Quando chega o final de ano em nossas igrejas há a eleição da nova diretoria estatutária, de novos líderes de ministérios , departamentos e comissões. Esses ministérios têm seus coordenadores, vices–coordenadores, membros. As comissões têm seus relatores e respectivos membros. Quantos problemas ocorrem durante os mandatos, quando um coordenador, vice, ou um membro de ministério ou de comissão não sabe “tocar o segundo violino”!
Tem-se observado que os pastores bem sucedidos em seus ministérios souberam tocar o “segundo violino” quando seminaristas. Souberam estar atentos àqueles seus líderes que tinham condições de tocar toda a partitura.
Depreendemos da Palavra de Deus em Isaías 14.12-15(IBB) que a queda de Lúcifer (Portador de Luz), tipificado pelo rei da Babilônia, foi porque quis ir além dos limites. Diz o texto : “Como caíste do céu, ó estrela da manhã, filha da alva! Como foste lançado por terra tu que prostravas as nações! E tu dizias no teu coração: eu subirei ao céu; acima das estrelas de Deus exaltarei o meu trono; e no monte da congregação me assentarei, nas extremidades do norte; subirei acima das alturas das nuvens, e serei semelhante ao Altíssimo. Contudo levado serás ao Seol, ao mais profundo do abismo.”
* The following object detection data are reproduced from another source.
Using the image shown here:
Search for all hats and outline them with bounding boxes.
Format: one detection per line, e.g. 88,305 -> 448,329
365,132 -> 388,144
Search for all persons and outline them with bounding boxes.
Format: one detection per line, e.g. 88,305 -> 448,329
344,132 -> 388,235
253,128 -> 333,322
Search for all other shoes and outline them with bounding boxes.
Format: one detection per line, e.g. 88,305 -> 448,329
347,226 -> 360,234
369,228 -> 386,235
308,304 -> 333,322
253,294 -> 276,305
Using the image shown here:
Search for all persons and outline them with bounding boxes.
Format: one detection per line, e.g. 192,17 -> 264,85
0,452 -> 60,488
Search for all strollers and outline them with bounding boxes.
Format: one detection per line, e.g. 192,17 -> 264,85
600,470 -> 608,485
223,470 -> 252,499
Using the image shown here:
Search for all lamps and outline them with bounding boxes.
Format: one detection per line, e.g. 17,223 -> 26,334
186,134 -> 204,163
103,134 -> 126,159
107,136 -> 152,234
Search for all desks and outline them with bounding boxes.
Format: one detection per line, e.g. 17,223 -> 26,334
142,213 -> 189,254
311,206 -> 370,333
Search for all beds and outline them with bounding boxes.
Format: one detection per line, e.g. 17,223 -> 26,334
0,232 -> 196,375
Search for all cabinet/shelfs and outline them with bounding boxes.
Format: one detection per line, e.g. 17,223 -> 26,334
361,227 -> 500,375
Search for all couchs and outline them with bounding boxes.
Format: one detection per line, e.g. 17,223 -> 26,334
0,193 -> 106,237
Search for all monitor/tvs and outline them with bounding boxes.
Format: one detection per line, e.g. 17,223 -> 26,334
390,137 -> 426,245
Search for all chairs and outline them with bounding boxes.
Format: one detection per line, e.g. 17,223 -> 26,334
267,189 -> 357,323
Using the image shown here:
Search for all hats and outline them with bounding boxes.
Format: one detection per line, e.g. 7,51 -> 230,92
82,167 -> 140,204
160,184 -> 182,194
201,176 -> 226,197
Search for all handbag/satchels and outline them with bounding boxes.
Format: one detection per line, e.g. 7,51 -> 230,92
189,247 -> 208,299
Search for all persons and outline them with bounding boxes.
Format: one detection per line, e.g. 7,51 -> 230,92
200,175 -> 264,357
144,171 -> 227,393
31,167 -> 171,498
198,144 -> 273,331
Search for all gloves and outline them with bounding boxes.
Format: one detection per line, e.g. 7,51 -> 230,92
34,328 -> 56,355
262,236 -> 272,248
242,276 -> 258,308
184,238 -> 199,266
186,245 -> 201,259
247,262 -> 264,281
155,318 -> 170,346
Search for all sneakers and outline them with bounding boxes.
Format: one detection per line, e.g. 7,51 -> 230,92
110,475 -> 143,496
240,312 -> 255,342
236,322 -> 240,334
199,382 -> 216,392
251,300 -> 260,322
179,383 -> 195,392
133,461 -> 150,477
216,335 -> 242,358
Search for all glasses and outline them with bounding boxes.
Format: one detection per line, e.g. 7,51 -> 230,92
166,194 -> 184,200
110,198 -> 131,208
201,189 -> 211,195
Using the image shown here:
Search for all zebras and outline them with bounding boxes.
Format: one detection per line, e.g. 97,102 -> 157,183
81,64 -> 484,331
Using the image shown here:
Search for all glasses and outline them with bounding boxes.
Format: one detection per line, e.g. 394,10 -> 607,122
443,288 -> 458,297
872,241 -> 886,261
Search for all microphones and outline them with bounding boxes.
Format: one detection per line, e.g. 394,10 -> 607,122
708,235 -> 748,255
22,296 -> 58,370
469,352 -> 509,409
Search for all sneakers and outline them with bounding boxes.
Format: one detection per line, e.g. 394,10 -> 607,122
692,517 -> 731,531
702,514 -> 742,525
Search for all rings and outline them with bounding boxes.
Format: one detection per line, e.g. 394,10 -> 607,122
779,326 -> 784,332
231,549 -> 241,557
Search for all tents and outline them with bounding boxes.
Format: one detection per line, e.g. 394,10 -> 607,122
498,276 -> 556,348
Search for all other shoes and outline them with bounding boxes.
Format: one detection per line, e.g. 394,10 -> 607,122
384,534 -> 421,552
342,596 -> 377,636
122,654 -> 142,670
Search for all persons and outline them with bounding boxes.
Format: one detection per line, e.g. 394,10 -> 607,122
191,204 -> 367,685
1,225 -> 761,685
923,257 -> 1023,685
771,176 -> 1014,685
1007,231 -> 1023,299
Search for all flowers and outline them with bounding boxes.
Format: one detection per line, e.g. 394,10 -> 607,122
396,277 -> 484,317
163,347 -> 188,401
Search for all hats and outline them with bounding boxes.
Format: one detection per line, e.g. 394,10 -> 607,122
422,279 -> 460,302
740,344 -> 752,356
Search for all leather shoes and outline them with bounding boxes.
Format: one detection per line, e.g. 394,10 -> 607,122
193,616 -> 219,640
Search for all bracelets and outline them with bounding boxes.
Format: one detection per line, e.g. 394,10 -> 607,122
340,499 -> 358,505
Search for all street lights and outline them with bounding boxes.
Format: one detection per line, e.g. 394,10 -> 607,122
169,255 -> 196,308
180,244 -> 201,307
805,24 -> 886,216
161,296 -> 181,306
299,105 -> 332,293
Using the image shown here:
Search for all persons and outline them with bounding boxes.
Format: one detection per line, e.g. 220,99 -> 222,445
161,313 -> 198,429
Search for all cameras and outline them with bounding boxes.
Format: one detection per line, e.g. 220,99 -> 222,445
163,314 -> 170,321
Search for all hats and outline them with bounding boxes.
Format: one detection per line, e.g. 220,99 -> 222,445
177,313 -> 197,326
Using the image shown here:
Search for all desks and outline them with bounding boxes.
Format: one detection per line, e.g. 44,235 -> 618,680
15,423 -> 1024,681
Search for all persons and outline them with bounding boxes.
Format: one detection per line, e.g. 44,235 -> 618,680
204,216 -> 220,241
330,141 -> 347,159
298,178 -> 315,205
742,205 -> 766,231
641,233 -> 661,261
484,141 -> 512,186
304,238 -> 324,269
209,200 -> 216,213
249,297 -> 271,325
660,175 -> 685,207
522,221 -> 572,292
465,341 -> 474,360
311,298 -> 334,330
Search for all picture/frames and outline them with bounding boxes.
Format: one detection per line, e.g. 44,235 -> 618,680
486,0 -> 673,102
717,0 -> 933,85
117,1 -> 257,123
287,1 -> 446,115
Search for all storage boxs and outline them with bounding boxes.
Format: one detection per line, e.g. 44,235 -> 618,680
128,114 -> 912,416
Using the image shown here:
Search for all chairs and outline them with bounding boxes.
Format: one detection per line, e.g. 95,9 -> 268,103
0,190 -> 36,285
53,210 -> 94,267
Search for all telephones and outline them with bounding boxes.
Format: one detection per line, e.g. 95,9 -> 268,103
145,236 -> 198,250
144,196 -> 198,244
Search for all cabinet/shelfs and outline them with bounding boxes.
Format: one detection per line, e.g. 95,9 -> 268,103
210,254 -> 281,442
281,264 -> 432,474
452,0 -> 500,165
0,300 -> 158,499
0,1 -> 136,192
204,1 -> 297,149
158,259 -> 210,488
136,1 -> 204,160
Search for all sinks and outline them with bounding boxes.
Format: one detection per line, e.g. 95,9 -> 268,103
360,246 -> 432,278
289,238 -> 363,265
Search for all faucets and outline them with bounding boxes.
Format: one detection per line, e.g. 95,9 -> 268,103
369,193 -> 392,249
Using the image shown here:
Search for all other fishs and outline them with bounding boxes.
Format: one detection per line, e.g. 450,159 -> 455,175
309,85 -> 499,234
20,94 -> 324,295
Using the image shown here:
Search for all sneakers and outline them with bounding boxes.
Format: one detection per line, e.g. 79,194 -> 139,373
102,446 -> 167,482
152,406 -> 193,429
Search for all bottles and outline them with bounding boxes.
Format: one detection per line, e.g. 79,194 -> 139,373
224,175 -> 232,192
Um portador de luz que, não sabe se restringir ao papel que lhe foi confiado , pode se tornar em portador de trevas.
Porque quis usurpar a posição do Altíssimo foi desqualificado, amaldiçoado e precipitado à atmosfera da terra com os anjos que caíram com ele.(Gn.3.1/Lc.10.18). Disse Jesus que o inferno foi preparado para o Diabo e seus anjos (Mt.25.41). Nesse lugar serão presos eternamente.
Tive dois pastores nos nove primeiros anos de vida cristã. O primeiro, que me batizou, me apoiou e me estimulou a me desenvolver no seio da Igreja, seu nome, Anthidio Dias da Silveira, chamado à presença do Senhor com mais de 90 anos de idade. Após consagrado ao Ministério, convidou-me algumas vezes a pregar na Igreja que pastoreou por mais de 50 anos, onde nasci espiritualmente. O segundo Pastor, Joaze Gonzaga de Paula, foi assessor da Junta de Missões Estrangeiras, atual, Junta de Missões Mundiais, e, tempo depois, Secretário Executivo da Convenção Batista Carioca. Eu era seu Diretor de Evangelismo na PIB de Higienópolis, Rio.Atualmente, aposentado, mora em Vargem Grande, Rio. A esses dois pastores que me pastorearam sempre fui leal, sabendo, pela misericórdia de Deus, o meu lugar, isto é, o de “tocar o segundo violino”. Por mais de 40 anos trabalhei em empresas nas áreas administrativa e comercial. A gente tem que saber até onde pode ir, sem criar atrito, sem atropelar ninguém. Sem perder o emprego abruptamente.
Temos que estar atentos quanto à Síndrome de Lúcifer. Peçamos a Deus que nos ajude a atuar, dentro de nosso quadrado, até que Ele nos promova ao quadrado mais alto.